## TEXTE À LIRE
L'enquête de l'ex-juge Bernard Grenier sur les dépenses d'Option Canada lors du référendum de 1995 n'a pas permis de confirmer la thèse du «référendum volé». Mais, de l'aveu du commissaire-enquêteur, des obstacles constitutionnels l'ont empêché de faire toute la lumière, si bien que de grandes zones d'ombre demeurent quant au poids exercé par l'argent fédéral durant cette campagne.
La montagne a accouché d'une souris, ont commenté fédéralistes et souverainistes à la lecture de ce rapport. Ils ont raison. Le scandale n'est pas de l'ampleur crainte par les premiers et espérée par les seconds. Il n'y a pas eu cinq millions de dollars dépensés illégalement par le camp du NON durant la campagne référendaire, comme le prétend le duo Lester et Philpot dans Les secrets d'Option Canada. N'empêche qu'il y en a eu, selon ce que l'enquête a pu établir avec certitude, tout au moins 540 000 $.

## TRAVAIL DEMANDÉ
**a.** D'après le texte sur l'enquête concernant Option Canada, quelle somme minimale l'enquête a-t-elle établi avec certitude comme dépensée illégalement par le camp du NON?
**b.** Reprenez mot pour mot le passage du texte sur l'enquête concernant Option Canada qui va de « La montagne a » à « moins 540 000 $. ».

## LIGNES DE DONNÉES
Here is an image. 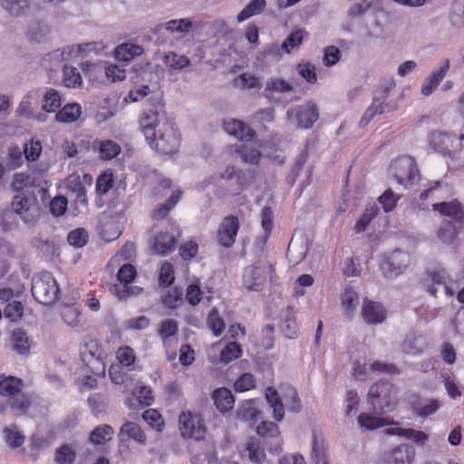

## CORRIGÉ DE L'EXERCICE
**a.** Au moins 540 000 $.

**b.**
La montagne a accouché d'une souris, ont commenté fédéralistes et souverainistes à la lecture de ce rapport. Ils ont raison. Le scandale n'est pas de l'ampleur crainte par les premiers et espérée par les seconds. Il n'y a pas eu cinq millions de dollars dépensés illégalement par le camp du NON durant la campagne référendaire, comme le prétend le duo Lester et Philpot dans Les secrets d'Option Canada. N'empêche qu'il y en a eu, selon ce que l'enquête a pu établir avec certitude, tout au moins 540 000 $.